Jean 18:1-11

Jean 18:1-11

Arrestation de Jésus

18 Ayant dit ces choses, Jésus s'en alla avec ses disciples de l'autre côté du torrent du Cédron, là où se trouvait un jardin dans lequel il entra, lui et ses disciples.

2 Or Judas qui le livrait connaissait aussi l'endroit, car Jésus s'y était souvent réuni avec ses disciples.

3 Judas donc, ayant pris la troupe de soldats ainsi que des gardes fournis par les principaux sacrificateurs et les Pharisiens, vient là avec des lanternes et des flambeaux et des armes.

4 Alors Jésus, sachant toutes les choses qui devaient lui arriver, s'avança et leur dit : « Qui cherchez-vous ? »

5 Ils lui répondirent : « Jésus le Nazaréen. » Jésus1 leur dit : « C'est moi2. » Et Judas qui le livrait se tenait là aussi avec eux.
1 littéralement : il. 2 littéralement : Moi, je suis.

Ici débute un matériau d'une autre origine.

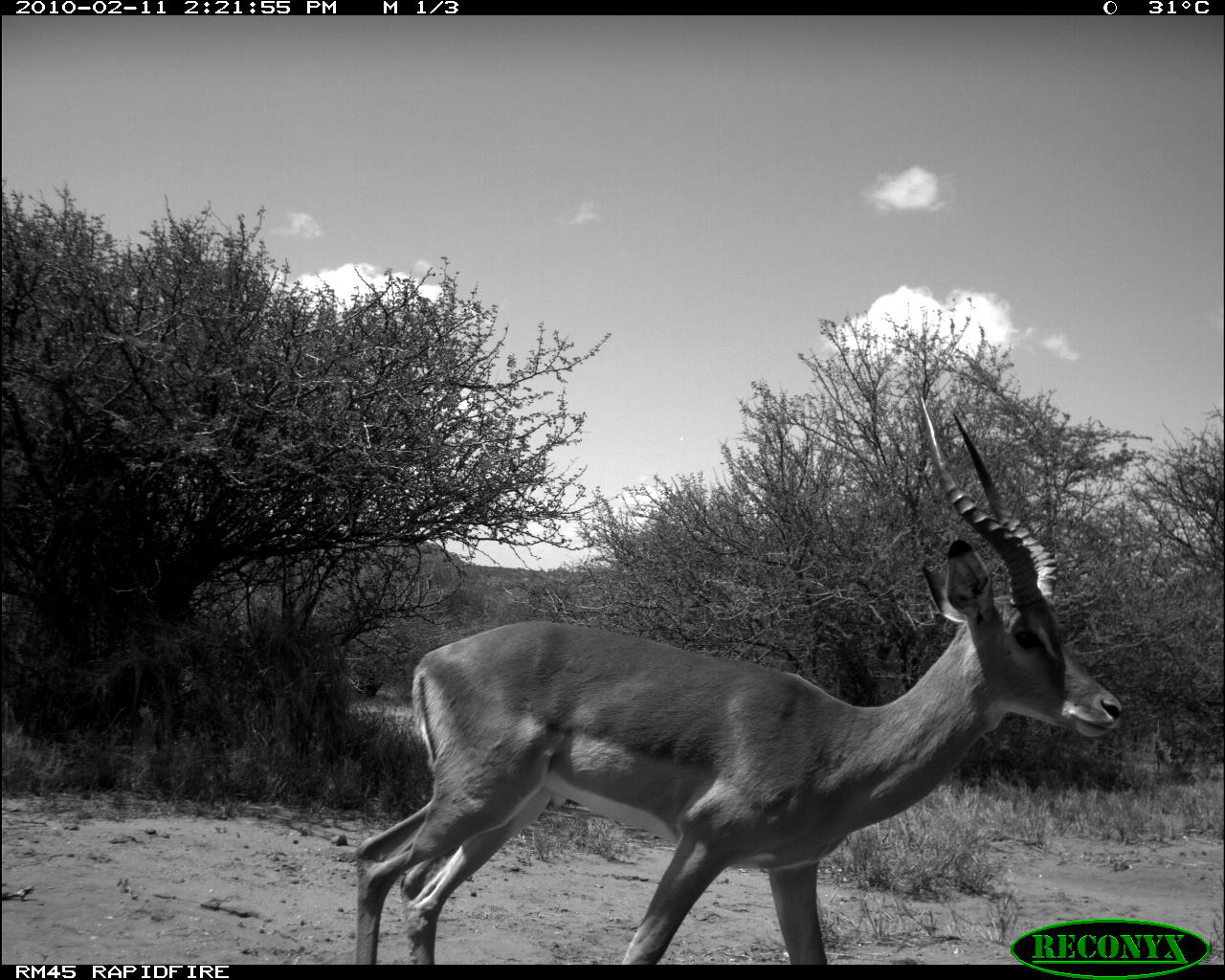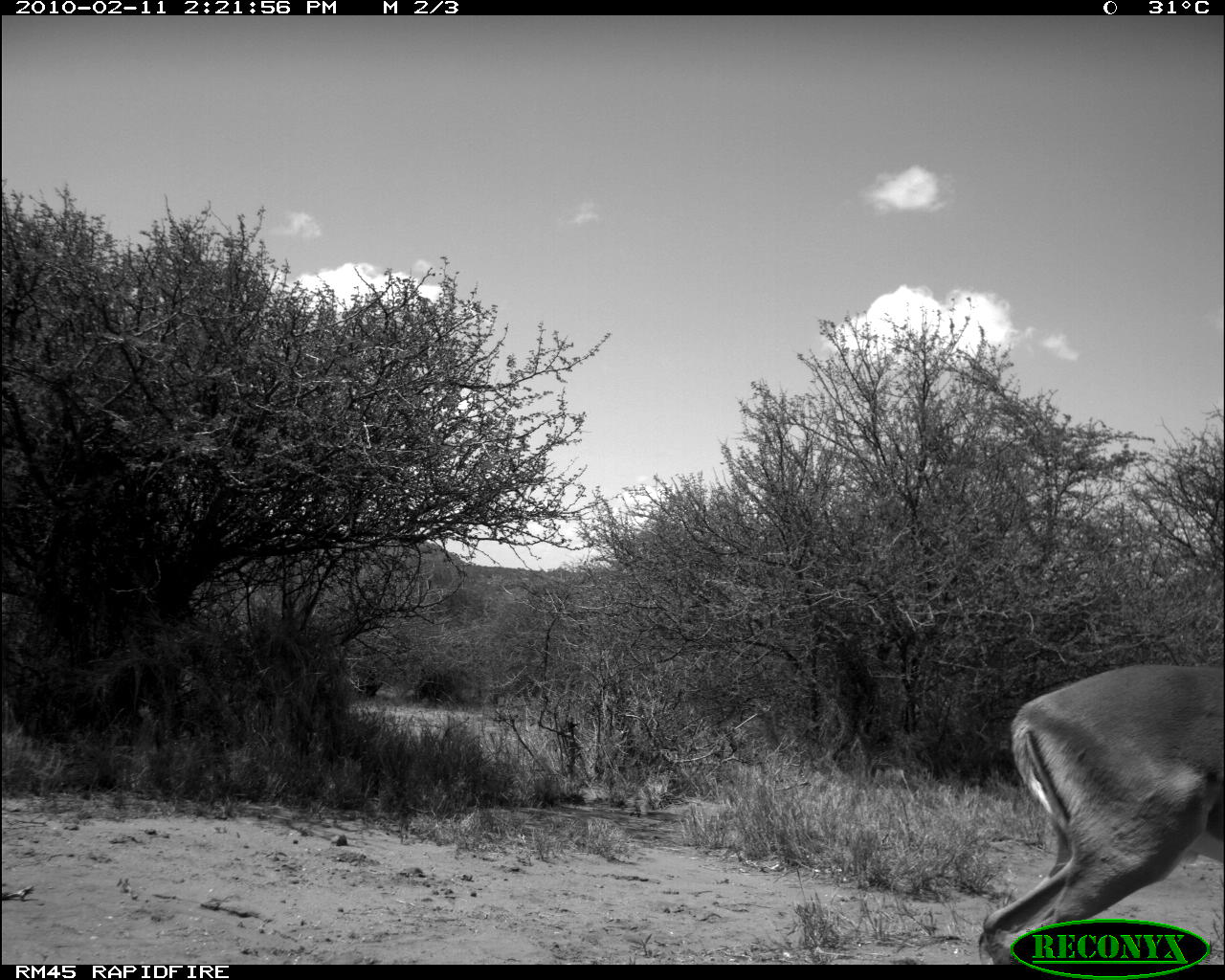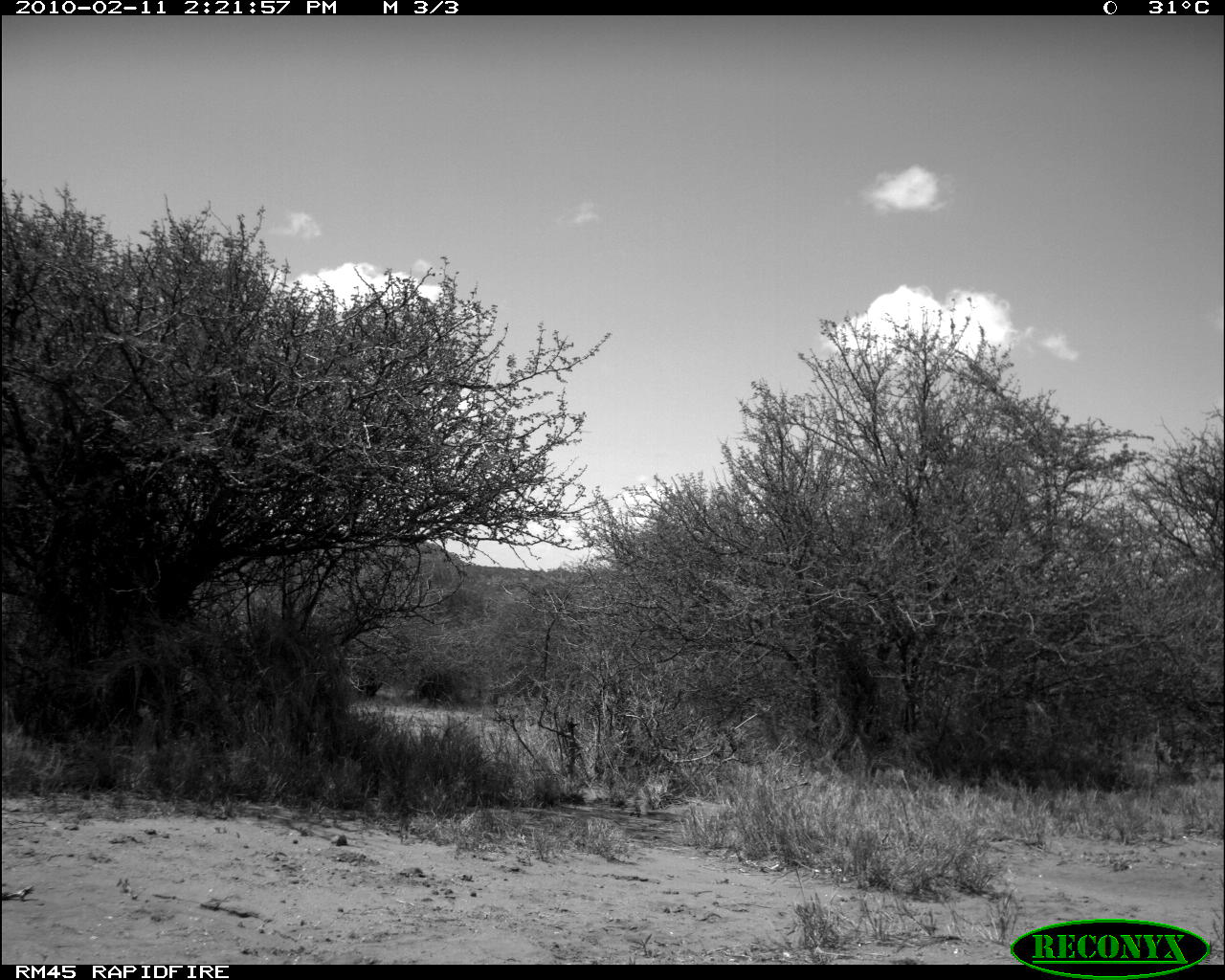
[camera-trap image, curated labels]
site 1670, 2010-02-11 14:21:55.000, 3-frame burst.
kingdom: Animalia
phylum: Chordata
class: Mammalia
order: Artiodactyla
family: Bovidae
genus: Aepyceros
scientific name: Aepyceros melampus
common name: impala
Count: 1.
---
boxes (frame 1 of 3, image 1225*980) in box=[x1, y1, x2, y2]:
aepyceros melampus: box=[354, 397, 1122, 965]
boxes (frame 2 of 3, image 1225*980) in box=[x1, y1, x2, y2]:
aepyceros melampus: box=[977, 663, 1224, 965]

6 Quand donc il leur eut dit : « C'est moi1 », ils reculèrent et tombèrent par terre.
1 littéralement : Moi, je suis.

7 Alors il leur demanda de nouveau : « Qui cherchez-vous ? » Et ils dirent : « Jésus le Nazaréen. »

8 Jésus répondit : « Je vous ai dit que c'est moi1. Si donc vous me cherchez, laissez aller ceux-ci ! »
1 littéralement : moi, je suis.

9 [C'était] afin que soit accomplie la parole qu'il avait dite : « De ceux que tu m'as donnés, je n'en ai perdu aucun. »1
1 voir 17:12.

10 Alors Simon Pierre, qui avait une épée, la tira et frappa l'esclave du souverain sacrificateur et lui coupa l'oreille droite. Et le nom de l'esclave était Malchus.

11 Mais Jésus dit à Pierre : « Remets l'épée dans le fourreau ! La coupe que le Père m’a donnée, ne la boirai-je vraiment pas ? »

Après «la gloire que tu m'as donnée» (ch. 17 v. 22 j 17.22-23), vient «la coupe que le Père m'a donnée» (v. 11). Dans une entière dépendance, Jésus reçoit l'une et l'autre de la main de son Père. Mais en accord avec le caractère de cet évangile, nous n'avons pas ici «l'angoisse du combat» (Luc 22:44 lc 22.39-46). Dans la pensée du Fils obéissant, l'œuvre est déjà achevée (ch. 17 v. 4 j 17.4-5).

Le misérable Judas sait où conduire la bande armée qui doit se saisir du Seigneur. Car c'est le lieu de bien des rencontres intimes et précieuses auxquelles lui-même avait participé.

Celui qu'on appelle avec mépris «Jésus le Nazaréen» n'est autre que le Fils de Dieu. Dans la pleine connaissance de ce qui allait arriver, Il s'avance au devant de cette troupe menaçante. Et Il donne de sa puissance souveraine une preuve qui aurait permis de le reconnaître d'après les Écritures (Ps. 27:2 ps 27.1-4): d'une seule parole, Il jette à terre ses ennemis. Mais quelle est la pensée de son cœur dans ce moment si terrible pour Lui? Encore et toujours ses chers disciples. «Laissez aller ceux-ci», commande-t-Il à ceux qui sont venus le prendre. Jusqu'au dernier instant, le bon Berger aura veillé sur ses brebis. Maintenant l'heure est arrivée où Il va mettre sa vie pour elles (ch. 10 v. 11 j 10.11-15).